Dorothy (Joey Ally, who also wrote and directed) is a passionate young liberal speechwriter for a California Senate campaign whose career goes up in flames, literally, when she inadvertently torches an American flag during a protest. With no job or prospects on the horizon, she returns to the deeply conservative small Texas town where she grew up to stay with her estranged Fox News-watching grandfather (Bruce Dern) to lick her wounds. Shortly after arriving, she learns to her horror that Brent (Ian Harding), the childhood bully who always defeated her in class elections, is running for state representative, following in the footsteps of his senator father. Outraged, she hits upon the idea of exploiting a Texas election law loophole as a way of fighting the good fight and getting back at her former tormentor—she will run against him for the Republican nomination, win it, and then drop out of the race, all but securing victory for the otherwise doomed Democratic candidate (Melora Walters).
With the help of Greta (Meredith Hagner), a sweet-natured fellow classmate who she appoints as her campaign manager (and who is not in on the joke), Dorothy begins her campaign and begins to gain some traction when she inadvertently thwarts a convenience store robbery and becomes a local media darling thanks to the efforts of an ambitious news reporter (Ali Larter). With the support of a wealthy local gun merchant and a makeover courtesy of her requisite gay African-American best pal (D’Angelo Lacy), she begins rising in the polls with a campaign that is long on buzzwords and platitudes (such as couching her environmental beliefs in terms of going back to the Garden of Eden) and short on specifics. Along the way, she (surprise) learns that there's more to the people she had dismissed as rubes—even rebuilding her relationship with her grandfather—which begins to weigh heavier on her as Election Day approaches.

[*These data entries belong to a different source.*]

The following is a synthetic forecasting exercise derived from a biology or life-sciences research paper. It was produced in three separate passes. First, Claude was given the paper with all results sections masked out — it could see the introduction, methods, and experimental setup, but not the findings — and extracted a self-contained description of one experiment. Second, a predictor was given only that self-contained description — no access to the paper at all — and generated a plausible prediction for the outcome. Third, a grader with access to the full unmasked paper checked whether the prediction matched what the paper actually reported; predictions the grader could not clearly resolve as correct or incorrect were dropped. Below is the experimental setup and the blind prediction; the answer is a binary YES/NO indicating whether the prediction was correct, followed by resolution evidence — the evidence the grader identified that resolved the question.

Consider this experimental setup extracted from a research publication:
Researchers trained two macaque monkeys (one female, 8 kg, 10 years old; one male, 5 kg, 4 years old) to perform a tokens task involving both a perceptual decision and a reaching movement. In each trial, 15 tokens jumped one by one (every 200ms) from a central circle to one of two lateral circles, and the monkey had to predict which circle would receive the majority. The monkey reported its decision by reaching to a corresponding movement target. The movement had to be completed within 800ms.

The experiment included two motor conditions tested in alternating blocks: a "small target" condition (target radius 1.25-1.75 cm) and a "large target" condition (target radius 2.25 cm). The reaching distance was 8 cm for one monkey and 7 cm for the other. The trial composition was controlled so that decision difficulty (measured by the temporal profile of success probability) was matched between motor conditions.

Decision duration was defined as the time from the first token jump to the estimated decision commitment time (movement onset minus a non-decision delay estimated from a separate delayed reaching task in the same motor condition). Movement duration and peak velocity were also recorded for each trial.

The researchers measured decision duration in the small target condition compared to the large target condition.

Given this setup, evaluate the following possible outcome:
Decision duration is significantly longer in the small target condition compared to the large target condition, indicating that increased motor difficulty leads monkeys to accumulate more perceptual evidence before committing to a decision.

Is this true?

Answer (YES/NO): NO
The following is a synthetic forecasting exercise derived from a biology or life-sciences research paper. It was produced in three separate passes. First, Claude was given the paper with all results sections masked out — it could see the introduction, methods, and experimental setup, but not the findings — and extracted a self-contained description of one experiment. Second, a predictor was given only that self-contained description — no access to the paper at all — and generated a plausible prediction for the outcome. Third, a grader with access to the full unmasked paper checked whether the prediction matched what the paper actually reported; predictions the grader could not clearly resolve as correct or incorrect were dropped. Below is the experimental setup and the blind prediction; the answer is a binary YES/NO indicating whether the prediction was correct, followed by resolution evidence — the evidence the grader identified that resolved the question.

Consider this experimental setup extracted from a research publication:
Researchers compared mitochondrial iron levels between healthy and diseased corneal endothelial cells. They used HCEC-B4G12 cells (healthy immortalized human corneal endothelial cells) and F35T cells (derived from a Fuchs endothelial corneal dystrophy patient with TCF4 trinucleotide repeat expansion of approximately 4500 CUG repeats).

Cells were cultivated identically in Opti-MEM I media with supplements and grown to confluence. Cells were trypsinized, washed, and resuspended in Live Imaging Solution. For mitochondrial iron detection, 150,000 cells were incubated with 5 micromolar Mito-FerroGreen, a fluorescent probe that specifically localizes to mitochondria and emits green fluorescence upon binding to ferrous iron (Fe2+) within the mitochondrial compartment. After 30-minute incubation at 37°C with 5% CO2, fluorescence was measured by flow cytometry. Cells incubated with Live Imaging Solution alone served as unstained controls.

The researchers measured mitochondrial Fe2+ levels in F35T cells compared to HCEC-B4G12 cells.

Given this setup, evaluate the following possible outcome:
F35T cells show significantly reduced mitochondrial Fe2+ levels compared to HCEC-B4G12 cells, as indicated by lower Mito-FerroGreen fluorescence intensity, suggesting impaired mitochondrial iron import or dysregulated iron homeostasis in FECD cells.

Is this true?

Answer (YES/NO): NO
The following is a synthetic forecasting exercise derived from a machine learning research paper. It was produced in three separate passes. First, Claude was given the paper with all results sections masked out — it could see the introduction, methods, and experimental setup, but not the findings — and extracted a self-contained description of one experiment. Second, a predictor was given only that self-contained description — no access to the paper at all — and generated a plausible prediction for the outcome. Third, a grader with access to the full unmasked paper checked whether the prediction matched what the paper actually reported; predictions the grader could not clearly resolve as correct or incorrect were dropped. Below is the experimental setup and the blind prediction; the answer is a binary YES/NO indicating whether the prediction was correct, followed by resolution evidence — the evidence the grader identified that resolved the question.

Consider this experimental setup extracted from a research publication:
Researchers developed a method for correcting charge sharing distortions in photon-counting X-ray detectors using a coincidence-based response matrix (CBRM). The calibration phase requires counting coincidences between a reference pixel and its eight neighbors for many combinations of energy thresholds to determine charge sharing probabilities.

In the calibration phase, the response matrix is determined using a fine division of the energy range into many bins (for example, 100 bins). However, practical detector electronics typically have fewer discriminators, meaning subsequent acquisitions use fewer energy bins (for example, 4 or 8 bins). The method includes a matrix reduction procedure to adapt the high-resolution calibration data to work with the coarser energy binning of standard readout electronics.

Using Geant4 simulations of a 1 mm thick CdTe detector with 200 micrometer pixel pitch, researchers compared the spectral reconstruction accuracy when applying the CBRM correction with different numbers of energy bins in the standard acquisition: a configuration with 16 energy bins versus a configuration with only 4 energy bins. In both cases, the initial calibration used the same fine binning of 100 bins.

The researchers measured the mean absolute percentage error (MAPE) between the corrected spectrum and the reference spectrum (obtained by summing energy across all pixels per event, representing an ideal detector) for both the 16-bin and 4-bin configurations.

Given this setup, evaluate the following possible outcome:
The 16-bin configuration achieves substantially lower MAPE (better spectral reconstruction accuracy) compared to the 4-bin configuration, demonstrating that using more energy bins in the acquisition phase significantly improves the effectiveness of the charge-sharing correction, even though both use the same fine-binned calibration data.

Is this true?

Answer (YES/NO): NO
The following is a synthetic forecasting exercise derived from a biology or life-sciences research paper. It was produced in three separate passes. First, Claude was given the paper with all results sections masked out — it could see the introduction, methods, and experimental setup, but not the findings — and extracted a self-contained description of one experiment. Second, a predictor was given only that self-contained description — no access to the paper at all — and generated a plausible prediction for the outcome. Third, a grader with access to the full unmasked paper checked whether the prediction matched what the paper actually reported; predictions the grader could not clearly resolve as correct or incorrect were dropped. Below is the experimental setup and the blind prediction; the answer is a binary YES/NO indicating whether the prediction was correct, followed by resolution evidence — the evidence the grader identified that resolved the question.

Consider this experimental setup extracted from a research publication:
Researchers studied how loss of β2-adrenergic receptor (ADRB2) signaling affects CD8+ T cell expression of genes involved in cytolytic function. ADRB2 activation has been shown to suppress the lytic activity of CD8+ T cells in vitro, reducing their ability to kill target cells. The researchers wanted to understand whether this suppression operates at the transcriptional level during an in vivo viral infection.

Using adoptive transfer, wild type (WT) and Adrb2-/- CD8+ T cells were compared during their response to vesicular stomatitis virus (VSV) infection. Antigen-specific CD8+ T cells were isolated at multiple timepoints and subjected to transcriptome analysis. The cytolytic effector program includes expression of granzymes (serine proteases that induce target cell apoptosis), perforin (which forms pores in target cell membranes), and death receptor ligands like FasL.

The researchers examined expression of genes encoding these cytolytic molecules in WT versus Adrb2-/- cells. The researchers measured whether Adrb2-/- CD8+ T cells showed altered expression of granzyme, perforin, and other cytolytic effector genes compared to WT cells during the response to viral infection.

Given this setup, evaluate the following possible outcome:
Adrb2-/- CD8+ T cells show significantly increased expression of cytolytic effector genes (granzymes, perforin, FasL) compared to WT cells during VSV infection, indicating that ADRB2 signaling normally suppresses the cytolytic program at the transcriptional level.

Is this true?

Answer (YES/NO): NO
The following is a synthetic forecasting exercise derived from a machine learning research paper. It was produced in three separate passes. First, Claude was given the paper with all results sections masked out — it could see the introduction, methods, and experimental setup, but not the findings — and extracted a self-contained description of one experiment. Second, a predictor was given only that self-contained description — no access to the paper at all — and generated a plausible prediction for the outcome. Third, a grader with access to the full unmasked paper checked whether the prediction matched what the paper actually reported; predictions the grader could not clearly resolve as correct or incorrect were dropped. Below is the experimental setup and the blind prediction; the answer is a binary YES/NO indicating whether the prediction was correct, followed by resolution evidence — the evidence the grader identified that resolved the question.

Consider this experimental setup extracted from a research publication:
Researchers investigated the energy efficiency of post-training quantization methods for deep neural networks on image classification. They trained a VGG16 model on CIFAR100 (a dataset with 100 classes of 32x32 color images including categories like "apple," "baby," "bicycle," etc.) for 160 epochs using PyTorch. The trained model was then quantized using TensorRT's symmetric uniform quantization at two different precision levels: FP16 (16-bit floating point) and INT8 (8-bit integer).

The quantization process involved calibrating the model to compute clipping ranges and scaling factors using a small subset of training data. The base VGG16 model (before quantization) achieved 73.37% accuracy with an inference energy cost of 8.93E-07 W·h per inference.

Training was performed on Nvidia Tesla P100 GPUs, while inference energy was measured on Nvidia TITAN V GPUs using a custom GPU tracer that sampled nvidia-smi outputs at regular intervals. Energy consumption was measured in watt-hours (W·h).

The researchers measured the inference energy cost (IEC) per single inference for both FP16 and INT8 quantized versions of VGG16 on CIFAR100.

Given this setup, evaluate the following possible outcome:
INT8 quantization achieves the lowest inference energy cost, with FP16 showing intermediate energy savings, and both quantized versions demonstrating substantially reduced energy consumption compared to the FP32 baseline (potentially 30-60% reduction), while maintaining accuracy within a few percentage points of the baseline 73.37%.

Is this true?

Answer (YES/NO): YES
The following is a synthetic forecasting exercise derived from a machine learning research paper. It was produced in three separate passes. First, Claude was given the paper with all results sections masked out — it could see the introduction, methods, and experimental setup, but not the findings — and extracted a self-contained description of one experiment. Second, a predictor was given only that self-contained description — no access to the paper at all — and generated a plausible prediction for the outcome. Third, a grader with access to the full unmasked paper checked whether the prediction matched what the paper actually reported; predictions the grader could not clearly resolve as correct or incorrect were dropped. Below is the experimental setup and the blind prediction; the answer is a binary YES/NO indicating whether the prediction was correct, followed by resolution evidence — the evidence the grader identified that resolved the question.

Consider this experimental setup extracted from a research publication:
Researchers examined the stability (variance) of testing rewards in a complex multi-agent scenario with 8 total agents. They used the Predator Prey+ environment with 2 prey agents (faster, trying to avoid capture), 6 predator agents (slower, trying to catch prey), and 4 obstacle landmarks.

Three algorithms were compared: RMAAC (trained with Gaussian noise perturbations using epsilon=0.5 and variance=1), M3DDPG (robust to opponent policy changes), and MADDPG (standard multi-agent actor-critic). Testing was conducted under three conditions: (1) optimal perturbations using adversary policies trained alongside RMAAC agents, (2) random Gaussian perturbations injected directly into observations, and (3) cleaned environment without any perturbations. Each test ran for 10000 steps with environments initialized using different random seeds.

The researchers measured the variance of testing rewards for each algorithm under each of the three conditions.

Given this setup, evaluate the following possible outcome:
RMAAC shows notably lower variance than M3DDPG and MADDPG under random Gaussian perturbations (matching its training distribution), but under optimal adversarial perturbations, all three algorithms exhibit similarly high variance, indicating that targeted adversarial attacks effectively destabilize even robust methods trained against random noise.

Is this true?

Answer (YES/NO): NO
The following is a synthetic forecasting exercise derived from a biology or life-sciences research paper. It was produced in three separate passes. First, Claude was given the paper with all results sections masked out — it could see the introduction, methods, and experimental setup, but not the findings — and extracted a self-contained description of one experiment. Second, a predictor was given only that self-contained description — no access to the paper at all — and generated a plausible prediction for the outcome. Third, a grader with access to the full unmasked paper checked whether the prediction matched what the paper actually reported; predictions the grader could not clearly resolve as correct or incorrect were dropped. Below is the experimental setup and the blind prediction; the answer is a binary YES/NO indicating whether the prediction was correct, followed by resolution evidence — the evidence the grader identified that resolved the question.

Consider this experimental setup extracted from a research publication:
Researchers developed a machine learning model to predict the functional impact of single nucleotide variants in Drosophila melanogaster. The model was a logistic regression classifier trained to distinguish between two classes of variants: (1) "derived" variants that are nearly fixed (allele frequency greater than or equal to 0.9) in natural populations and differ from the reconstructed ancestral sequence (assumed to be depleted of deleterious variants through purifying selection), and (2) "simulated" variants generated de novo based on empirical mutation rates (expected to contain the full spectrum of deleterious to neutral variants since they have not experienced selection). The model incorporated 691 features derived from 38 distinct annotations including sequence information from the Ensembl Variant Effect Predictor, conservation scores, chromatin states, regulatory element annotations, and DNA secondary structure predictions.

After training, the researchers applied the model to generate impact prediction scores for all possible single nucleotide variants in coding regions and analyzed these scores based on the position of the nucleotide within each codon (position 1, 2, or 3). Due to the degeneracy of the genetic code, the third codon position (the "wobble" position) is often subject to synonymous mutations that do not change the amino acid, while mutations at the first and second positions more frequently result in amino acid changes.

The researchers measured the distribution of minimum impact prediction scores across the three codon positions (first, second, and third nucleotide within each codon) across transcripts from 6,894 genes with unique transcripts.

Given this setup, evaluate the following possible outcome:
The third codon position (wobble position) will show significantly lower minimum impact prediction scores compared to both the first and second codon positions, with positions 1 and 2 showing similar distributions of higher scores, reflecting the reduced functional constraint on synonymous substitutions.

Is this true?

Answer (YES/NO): NO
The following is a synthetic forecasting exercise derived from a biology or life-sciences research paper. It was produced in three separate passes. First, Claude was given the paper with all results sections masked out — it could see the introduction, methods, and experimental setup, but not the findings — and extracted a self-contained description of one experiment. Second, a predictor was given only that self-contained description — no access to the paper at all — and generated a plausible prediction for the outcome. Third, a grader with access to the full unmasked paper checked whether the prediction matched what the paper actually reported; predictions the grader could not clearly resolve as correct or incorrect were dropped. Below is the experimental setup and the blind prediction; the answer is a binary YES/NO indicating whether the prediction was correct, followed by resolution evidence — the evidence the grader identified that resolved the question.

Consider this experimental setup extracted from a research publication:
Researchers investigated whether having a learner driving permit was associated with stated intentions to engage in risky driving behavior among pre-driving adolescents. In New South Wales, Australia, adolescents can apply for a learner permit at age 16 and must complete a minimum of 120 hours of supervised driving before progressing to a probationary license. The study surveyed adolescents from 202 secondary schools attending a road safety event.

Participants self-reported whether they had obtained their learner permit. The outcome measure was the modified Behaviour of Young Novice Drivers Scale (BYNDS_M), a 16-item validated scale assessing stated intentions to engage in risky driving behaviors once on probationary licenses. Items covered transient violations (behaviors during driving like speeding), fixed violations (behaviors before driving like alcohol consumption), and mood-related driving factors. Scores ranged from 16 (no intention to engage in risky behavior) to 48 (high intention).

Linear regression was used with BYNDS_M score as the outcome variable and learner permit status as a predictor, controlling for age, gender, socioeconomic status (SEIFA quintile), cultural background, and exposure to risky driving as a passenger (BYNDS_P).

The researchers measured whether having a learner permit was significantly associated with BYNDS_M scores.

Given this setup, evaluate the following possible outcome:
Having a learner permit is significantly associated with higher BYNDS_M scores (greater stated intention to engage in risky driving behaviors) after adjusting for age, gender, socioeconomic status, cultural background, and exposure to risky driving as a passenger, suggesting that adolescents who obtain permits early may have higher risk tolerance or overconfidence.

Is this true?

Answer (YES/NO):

There's a germ of a good comedic idea here, but Ally doesn’t seem to have any idea of what to do with it. From a humor standpoint, the satire on display adopts a both-sides mentality which renders most of the material comedically toothless. From an ideological standpoint, it's even more of a mess that refuses to take a stand on anything other than an aren’t-we-all-the-same-deep-down mentality, which might have played once upon a time but which comes across here as deeply tame. Weirdly, for a film that wants to come across as political, it contains precious little political material to speak of—we barely see either her rival or the Democratic candidate for most of the running time. When they do turn up, Ally’s attempts to show that you can’t judge a person by the labels attached to them are especially tone-deaf.